= Fragmento citado =
El 20 de julio de 1969 la nave norteamericana Apolo XI llevó a los primeros hombres a la Luna. El verano próximo celebraremos el 50 aniversario de aquella asombrosa gesta tecnológica. En aquel momento, Estados Unidos estaba sumido en la guerra de Vietnam y proseguía una peligrosa carrera de armamentos nucleares con la Unión Soviética. En 1969 los movimientos de derechos civiles reclamaban el fin de la discriminación racial, y tuvo lugar el concierto de Woodstock, donde se declararon three days of peace and music. Hace 50 años, por tanto, EE UU era un país de contrastes. La Guerra Fría estaba en su apogeo pero comenzaban a observarse tendencias que han perdurado hasta hoy. Revisar este medio siglo a través de la historia estadounidense permite comprender mejor nuestro mundo.

De la estrategia militar a la competición económica

El cambio más espectacular de las décadas de 1960 y 1970 con respecto al mundo actual es que, en aquellos tiempos, las relaciones internacionales estaban dominadas por una durísima competición militar entre las dos superpotencias, con la constante amenaza de un conflicto bélico mundial, mientras que hoy el campo de batalla es de naturaleza económica. En esta nueva competición, Estados Unidos es el polo dominante, con China y la Unión Europea como contendientes. En este medio siglo, EE UU supo primero salir victorioso de la Guerra Fría, con la posterior expansión de la democracia y del capitalismo que predijo Fukuyama, y después ha sabido dominar también en el terreno de la globalización. Esto demuestra su enorme potencial y su capacidad de adaptación.

La decisión estratégica que cambió el mundo en las últimas décadas fue tomada por China al final de la etapa de Deng Xiaoping. Durante los 90, China decidió no seguir los pasos de la Unión Soviética de la competición estratégica y militar sino elegir la vía emprendida por los tigres asiáticos de competición económica y comercial. En 2001. China se unió a la Organización Mundial del Comercio (que había sido creada en 1995) cambiando así las reglas del auge y caída de las grandes potencias. De los dos posibles tableros de competición mundial, se apartó el militar y se comenzó a jugar una partida comercial. Quienes hoy piensan que Pekín representa una amenaza militar, simplemente desconocen el mundo en el que las relaciones internacionales se limitaban a un cálculo de misiles y cabezas nucleares. Hoy la ventaja militar de Estados Unidos es indiscutible, y cuando el presidente Trump ha querido poner en cuestión su relación con China, ha iniciado una guerra comercial, comenzando por establecer tarifas para detener las importaciones.

En la intervención militar también se observan grandes cambios. A lo largo de la Guerra Fría las dos superpotencias se dedicaron a atizar conflictos locales y guerras civiles en América Latina, el Sureste Asiático y Oriente Medio. La guerra de Irak en 2003 fue una manifestación postrera de esa manía. Hoy el Consejo de Seguridad decide actuaciones colectivas y una intervención militar unilateral sería tremendamente costosa. La presión actual sobre el régimen de Nicolás Maduro en Venezuela marca la diferencia. Se ha pasado de la intervención a la presión democrática. Estados Unidos, España y la mayoría de países europeos exigen la convocatoria de elecciones libres organizadas por la Asamblea Nacional presidida por Juan Guaidó. A pesar de su retórica, el presidente Trump tendría muy difícil abandonar ese consenso y lanzar una acción militar en Venezuela porque recibiría un aluvión de críticas.

= Segmento de datos =
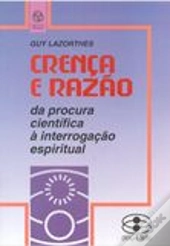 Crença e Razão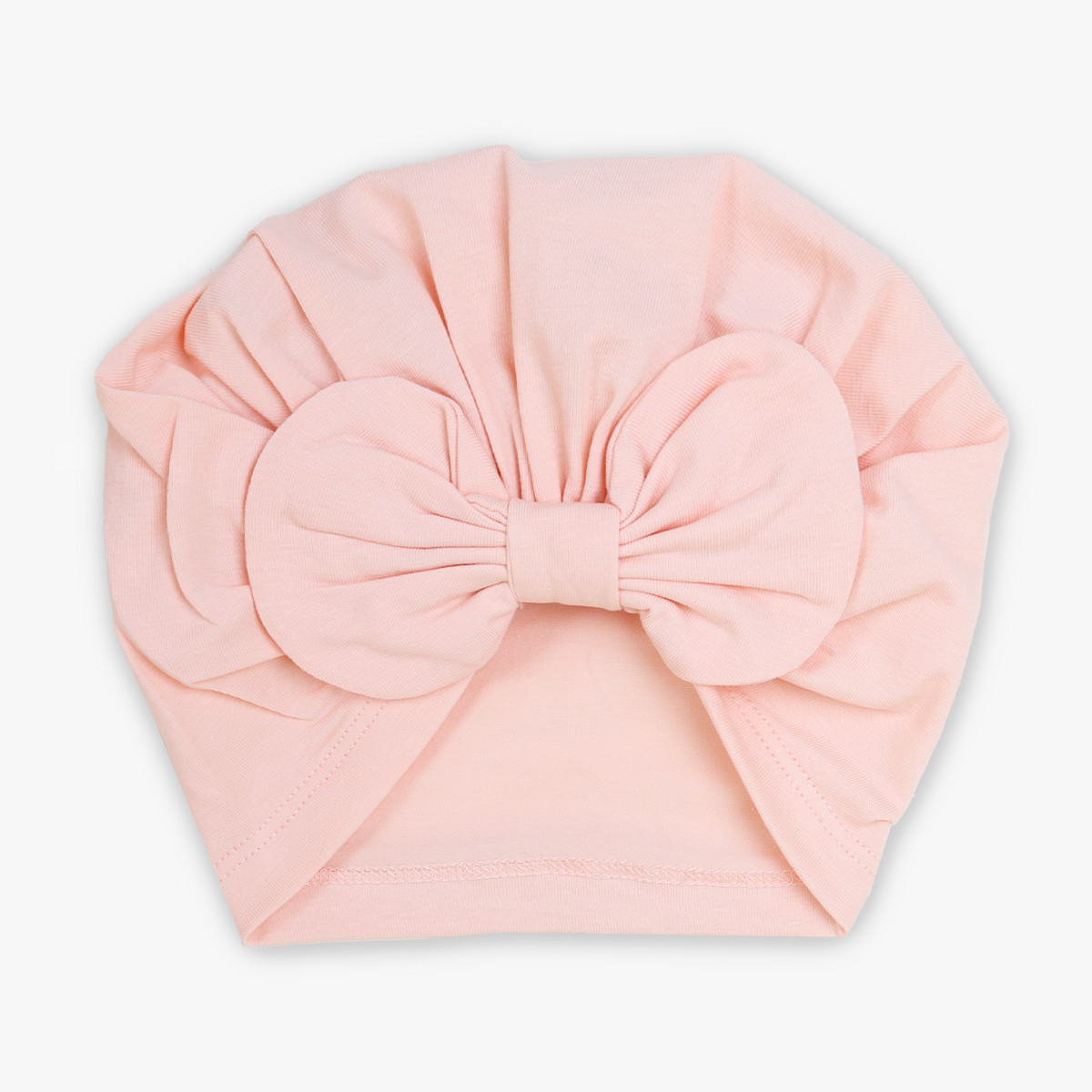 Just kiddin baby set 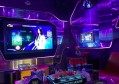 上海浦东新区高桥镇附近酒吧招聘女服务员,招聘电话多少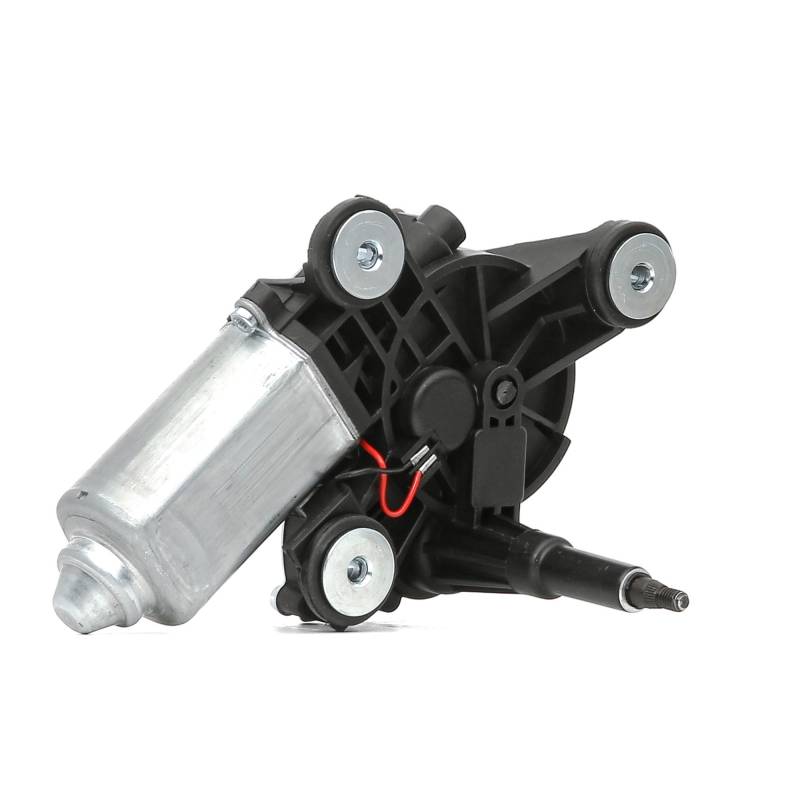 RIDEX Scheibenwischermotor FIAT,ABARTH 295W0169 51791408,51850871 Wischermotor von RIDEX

= Acción requerida 1 =
Explica en una a tres oraciones por qué, según el texto sobre Estados Unidos desde la llegada a la Luna, al presidente Trump le resultaría muy difícil lanzar una acción militar en Venezuela.
= Acción requerida 2 =
Prosigue el texto sobre Estados Unidos desde la llegada a la Luna a partir de su última oración.
Los datos no tienen ningún papel en esto.

= Respuesta esperada 1 =
Para lanzarla tendría que abandonar el consenso de Estados Unidos, España y la mayoría de países europeos, que exigen elecciones libres organizadas por la Asamblea Nacional presidida por Juan Guaidó. Si lo hiciera, recibiría un aluvión de críticas.

= Respuesta esperada 2 =
Estados Unidos debe adaptarse a un mundo multilateral, por mucho que le pese a Trump, pero a su vez el mundo acepta las pautas de Washington en el nuevo tablero económico. China y la Unión Europea tienen sus bazas pero siguen el liderazgo norteamericano. El salto cualitativo que supuso la revolución de Internet, las tecnologías de la información y las comunicaciones ocurrió en EE UU y todavía sigue recogiendo sus frutos. También la crisis y los excesos financieros tuvieron su origen allí. Las mayores empresas del mundo entre 1980 y 1990 estaban ligadas al petróleo y al automóvil y eran norteamericanas, con cierta competencia europea y japonesa. En el momento presente, las empresas con mayor capitalización bursátil pertenecen al campo digital y también son estadounidenses, con cierta competencia china, coreana y europea. Los logros de Apple, Amazon, Google, Microsoft o Facebook, seguidas por bancos, farmacéuticas y empresas energéticas norteamericanas, configuran nuestras sociedades y son seguidos de lejos por otros competidores. Aunque el ascenso de China es rampante, entre las 100 primeras empresas del mundo en 2018 por capitalización bursátil, Bloomberg calcula que el 64% se encuentran en Estados Unidos, 18% en Asia, y 16% en Europa.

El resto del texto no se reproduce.